Stocks climbed yesterday on hopes for a new congressional relief package. Recently beaten-up tech stocks led the way higher yesterday. The S&P500 rose by +0.74%, the Dow Jones Industrial Average climbed by +0.43%, the Russell 2000 Index advanced by +1.16%, and the Nasdaq Composite Index jumped by +1.67%. Bonds slipped slightly and 10-year yields climbed by +3 basis points to 0.61%.
– Case-Shiller Home Price Index (May) is expected to have grown by +0.3% month over month compared to a +0.33% growth in the prior month.

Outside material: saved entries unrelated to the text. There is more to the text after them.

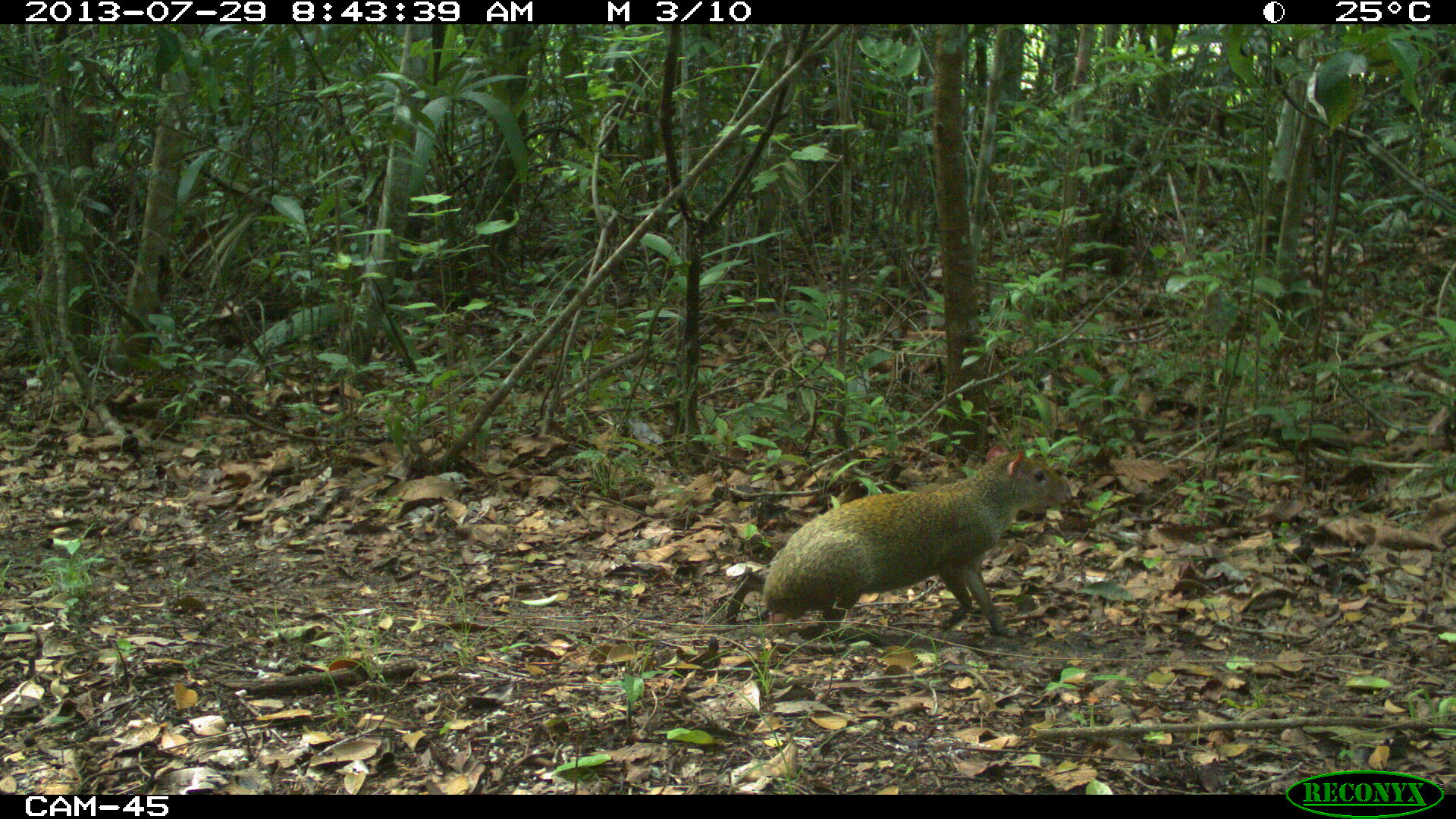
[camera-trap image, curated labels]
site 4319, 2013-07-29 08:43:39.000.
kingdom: Animalia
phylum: Chordata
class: Mammalia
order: Rodentia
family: Dasyproctidae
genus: Dasyprocta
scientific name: Dasyprocta punctata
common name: central american agouti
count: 1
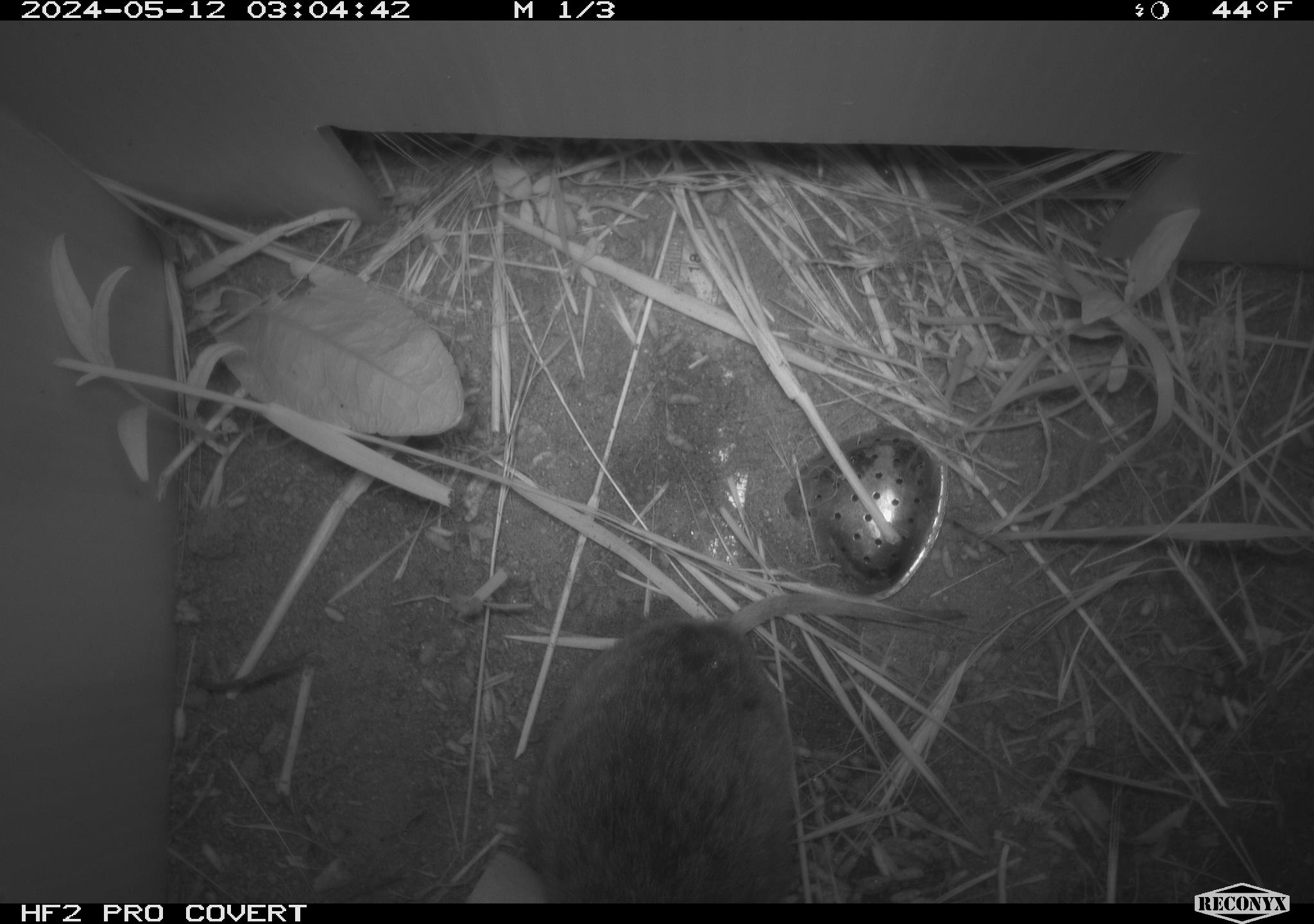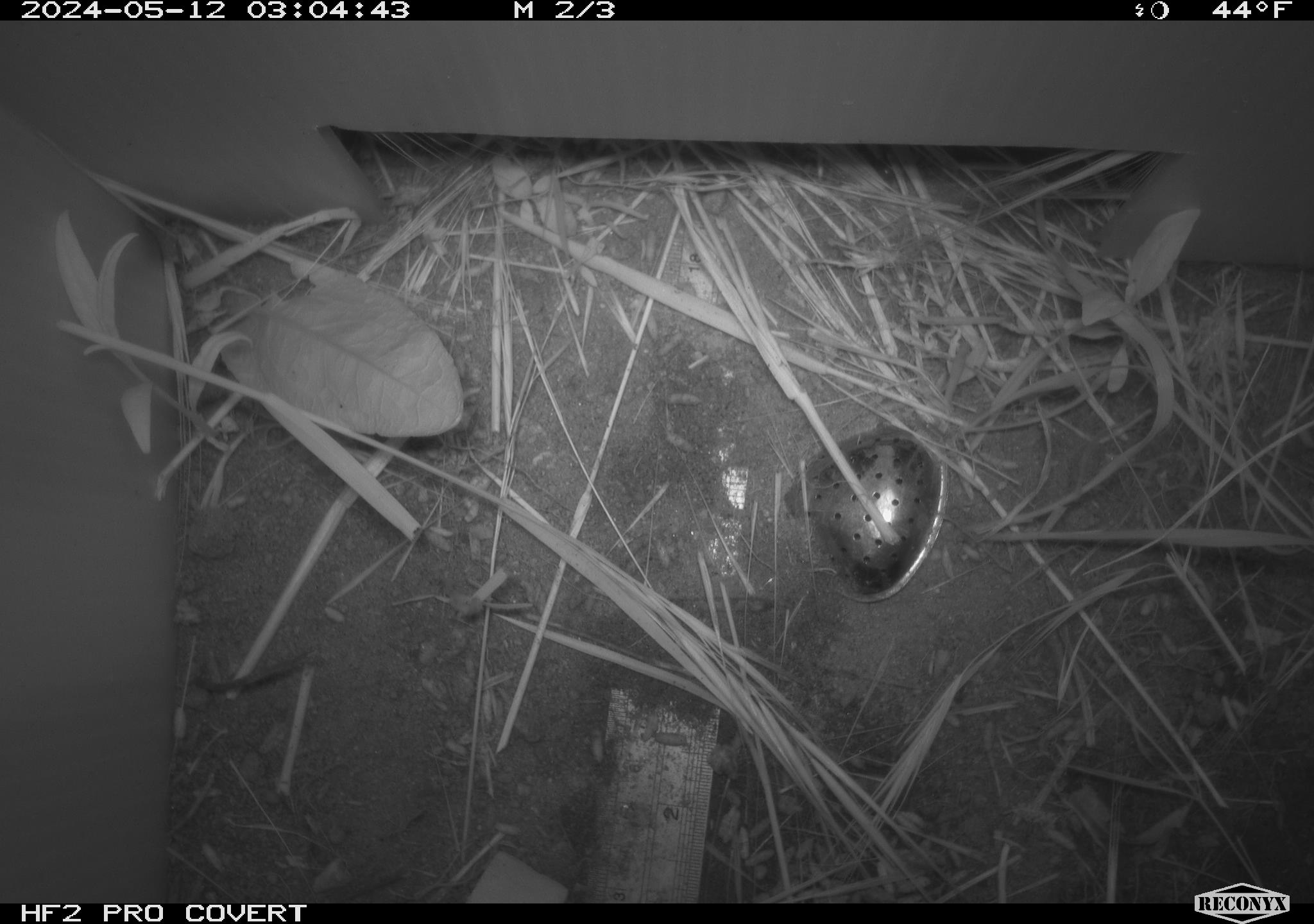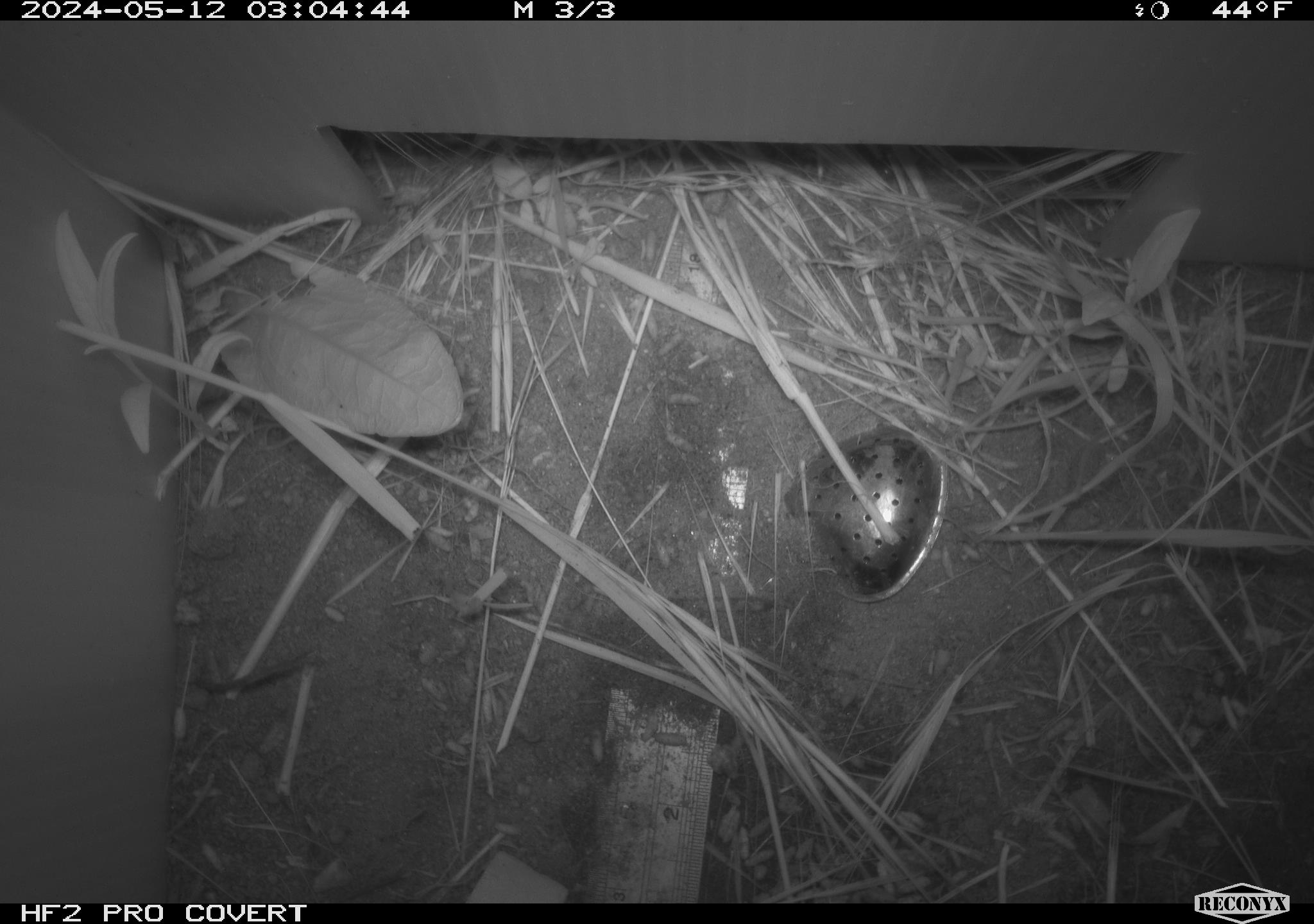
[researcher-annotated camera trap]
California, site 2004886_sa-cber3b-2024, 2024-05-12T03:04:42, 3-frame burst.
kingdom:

– Consumer Confidence (July) may have slipped to 95.0 from June’s 98.1.
– Richmond Fed Manufacturing Index (July) is expected to have risen from 0 to 5.
– This morning, Polaris, Otis, TransUnion, DR Horton, Westinghouse, Zebra Technologies, Pfizer, Laboratory Corp, Altria, Rockwell Automation, and Raytheon beat estimate, while 3M, Harley Davidson, McDonald’s, and JetBlue disappointed Wall Street analysts. After the market we will hear from Fortive, Starbucks, FireEye, Akamai, ONEOK, Visa, eBay, Maxim, Avis, and Amgen.